Saturday, June 18, 2011

Calling State Ethics Legal-Eagles

Are members of the State of Wisconsin Supreme Court, their clerks, et al, bound by law, rules or code to keep confidential decisions-in-progress?

I'm throwing this out - - feel free to use the comment function - - in the context of whether information about the content, vote or timing of the ruling vindicating the State Senate's approval of the so-called " budget-repair bill," a/k/a Walker's union-busting plan. was leaked to legislators, talk show hosts or other politicos prior to its release last week?
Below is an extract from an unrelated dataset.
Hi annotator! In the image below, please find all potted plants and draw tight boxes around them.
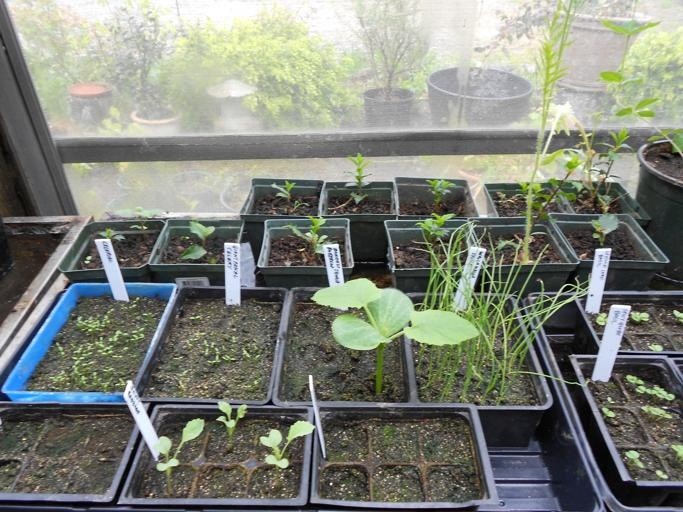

The ruling and release absolved legislative Republicans from re-voting on the controversial measure and allowed them then to fast-track the rest of the budget with greater ease: Assembly leaders had publicly signaled to the Court that Tuesday afternoon was the legislators' deadline; the ruling was released while GOP assembly members were waiting in caucus, and others had predicted with confidence that the ruling would come down prior to legislators setting in motion their processes to re-vote.

The whole thing appeared choreographed.

Some discussion and background, here.

(Apparently that last link was broken. Working now. Sorry)


Anonymous said...

broken link... "here." And I really want to go there!

James Rowen said...

Sorry. Fixed. Thanks for letting me know.

Anonymous said...

Who can find it first: go!

James Rowen said...

To Anon, 4:37 p.m. Added in the text as a link at "rules" - - - - so, thanks.

gnarlytrombone said...

Looks like we amateurs will have to take a crack at it.

Code of Judicial Conduct 60.04(1)(e):

...A judge may not initiate, permit, engage in or consider ex parte communications concerning a pending or impending action or proceeding...

...The proscription against communications concerning a proceeding includes communications from lawyers, law teachers, and other persons who are not participants in the proceeding... To the extent reasonably possible, all parties or their lawyers shall be included in communications with a judge.

gnarlytrombone said...

Also: A judge must make reasonable efforts, including the provision of appropriate supervision, to ensure that SCR 60.04 (1) (g) is not violated through law clerks or other personnel on the judge's staff.